Eli slides into his seat like he’s trying to disappear into it. Doesn’t look at me. Doesn’t look at the notebook, either.
He opens his sketchbook and starts drawing—not the kind that fills a page, just the kind that lets his pencil move so he doesn’t have to speak.
Mr. G is talking about metaphors or something, but I’m not listening. I can feel Eli next to me like a static charge. Present but out of reach.
The notebook’s still there. Still open. Still waiting.
Finally, halfway through the period, he reaches for it.
No eye contact.
Just a hand. A turn of the page. His pencil pauses for a second when he sees what I wrote.

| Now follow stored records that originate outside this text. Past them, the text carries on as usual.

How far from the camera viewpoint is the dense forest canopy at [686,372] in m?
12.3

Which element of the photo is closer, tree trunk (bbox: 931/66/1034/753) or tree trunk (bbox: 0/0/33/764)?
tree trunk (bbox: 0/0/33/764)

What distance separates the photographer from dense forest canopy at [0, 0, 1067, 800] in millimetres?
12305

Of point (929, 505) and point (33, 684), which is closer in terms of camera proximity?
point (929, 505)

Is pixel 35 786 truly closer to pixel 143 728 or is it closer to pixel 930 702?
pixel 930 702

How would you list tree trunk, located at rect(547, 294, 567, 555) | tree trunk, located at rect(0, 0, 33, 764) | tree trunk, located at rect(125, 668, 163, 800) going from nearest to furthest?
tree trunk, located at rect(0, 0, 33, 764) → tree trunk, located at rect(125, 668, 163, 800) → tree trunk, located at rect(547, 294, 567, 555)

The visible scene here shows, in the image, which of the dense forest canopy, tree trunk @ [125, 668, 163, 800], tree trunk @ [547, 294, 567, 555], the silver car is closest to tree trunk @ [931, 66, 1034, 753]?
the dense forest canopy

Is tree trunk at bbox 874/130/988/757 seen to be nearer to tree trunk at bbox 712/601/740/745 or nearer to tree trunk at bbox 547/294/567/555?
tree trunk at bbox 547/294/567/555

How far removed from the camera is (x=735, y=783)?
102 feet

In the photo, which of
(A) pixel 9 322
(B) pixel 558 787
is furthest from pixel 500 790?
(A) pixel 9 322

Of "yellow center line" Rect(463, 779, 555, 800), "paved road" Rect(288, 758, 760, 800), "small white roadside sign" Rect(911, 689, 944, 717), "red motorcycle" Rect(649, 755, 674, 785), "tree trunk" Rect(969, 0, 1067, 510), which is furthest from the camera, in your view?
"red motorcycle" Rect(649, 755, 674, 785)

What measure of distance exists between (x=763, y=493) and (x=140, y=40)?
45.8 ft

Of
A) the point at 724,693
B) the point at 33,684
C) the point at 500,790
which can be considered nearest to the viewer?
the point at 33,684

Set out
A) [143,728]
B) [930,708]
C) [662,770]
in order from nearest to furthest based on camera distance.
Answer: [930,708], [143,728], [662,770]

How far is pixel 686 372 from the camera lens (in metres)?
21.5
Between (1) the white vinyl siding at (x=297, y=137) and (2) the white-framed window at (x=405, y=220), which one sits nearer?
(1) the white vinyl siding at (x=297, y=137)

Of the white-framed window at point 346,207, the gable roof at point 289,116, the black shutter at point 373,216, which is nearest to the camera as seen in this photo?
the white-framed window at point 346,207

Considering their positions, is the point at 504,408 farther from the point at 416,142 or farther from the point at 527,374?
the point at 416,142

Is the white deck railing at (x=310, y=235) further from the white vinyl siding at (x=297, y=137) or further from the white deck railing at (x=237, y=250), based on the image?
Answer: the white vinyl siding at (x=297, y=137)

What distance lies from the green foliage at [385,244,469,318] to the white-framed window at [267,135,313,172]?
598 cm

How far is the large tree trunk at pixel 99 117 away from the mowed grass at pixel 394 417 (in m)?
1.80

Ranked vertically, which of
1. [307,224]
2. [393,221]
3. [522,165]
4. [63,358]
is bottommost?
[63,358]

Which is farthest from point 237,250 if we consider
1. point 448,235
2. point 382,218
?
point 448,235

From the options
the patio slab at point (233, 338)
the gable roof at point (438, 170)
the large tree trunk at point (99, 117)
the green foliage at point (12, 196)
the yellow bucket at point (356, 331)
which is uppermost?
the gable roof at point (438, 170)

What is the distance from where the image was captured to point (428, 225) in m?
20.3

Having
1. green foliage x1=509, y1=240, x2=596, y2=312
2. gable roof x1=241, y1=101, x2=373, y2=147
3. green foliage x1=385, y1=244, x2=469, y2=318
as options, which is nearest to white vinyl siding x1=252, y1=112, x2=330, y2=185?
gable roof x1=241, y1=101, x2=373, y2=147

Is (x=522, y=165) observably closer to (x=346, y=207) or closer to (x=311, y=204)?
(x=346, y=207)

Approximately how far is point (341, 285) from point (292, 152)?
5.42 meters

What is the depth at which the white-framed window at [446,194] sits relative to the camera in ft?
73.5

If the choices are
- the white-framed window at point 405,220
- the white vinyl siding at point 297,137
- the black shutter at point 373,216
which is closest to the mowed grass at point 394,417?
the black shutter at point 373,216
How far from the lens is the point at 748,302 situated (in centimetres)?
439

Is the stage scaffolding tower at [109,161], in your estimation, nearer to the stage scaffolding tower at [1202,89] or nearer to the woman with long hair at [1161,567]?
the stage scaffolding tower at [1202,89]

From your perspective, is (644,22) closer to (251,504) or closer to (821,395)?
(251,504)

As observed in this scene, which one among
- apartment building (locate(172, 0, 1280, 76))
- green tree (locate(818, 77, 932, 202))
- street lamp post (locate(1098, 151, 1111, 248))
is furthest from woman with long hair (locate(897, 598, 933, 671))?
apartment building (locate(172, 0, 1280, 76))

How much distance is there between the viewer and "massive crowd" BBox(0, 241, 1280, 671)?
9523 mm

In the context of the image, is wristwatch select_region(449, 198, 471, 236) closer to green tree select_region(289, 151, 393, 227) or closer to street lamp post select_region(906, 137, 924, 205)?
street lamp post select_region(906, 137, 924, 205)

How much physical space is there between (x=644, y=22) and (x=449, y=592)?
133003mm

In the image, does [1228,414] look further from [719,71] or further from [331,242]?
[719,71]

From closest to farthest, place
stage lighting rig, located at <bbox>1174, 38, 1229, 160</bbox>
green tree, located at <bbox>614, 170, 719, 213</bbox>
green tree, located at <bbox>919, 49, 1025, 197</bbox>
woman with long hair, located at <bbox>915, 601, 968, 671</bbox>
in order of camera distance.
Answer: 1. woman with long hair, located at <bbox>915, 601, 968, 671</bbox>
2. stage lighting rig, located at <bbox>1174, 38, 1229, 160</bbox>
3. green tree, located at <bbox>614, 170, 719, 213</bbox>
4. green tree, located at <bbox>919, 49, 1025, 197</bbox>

Then he writes something underneath it:
“He thought maybe the forest wasn’t quiet.
Maybe it was holding its breath.”
I read it once. Twice.
I look over.
He still doesn’t look at me, but the corner of his mouth twitches—barely. Almost nothing.
But I see it.
And it’s enough.
I write back:
“He wanted to say: ‘I didn’t mean it like that.’
But maybe this was better.”
Eli underlines the last part. Better.
Mr. G calls out a prompt. Something about writing from a memory. Half the class groans. I don’t. Eli doesn’t either.
He finally glances at me—just once—and for a second, we’re back in the library again. No crowd. No noise. Just the space we make between pages.
He passes the notebook back, and we both start to write.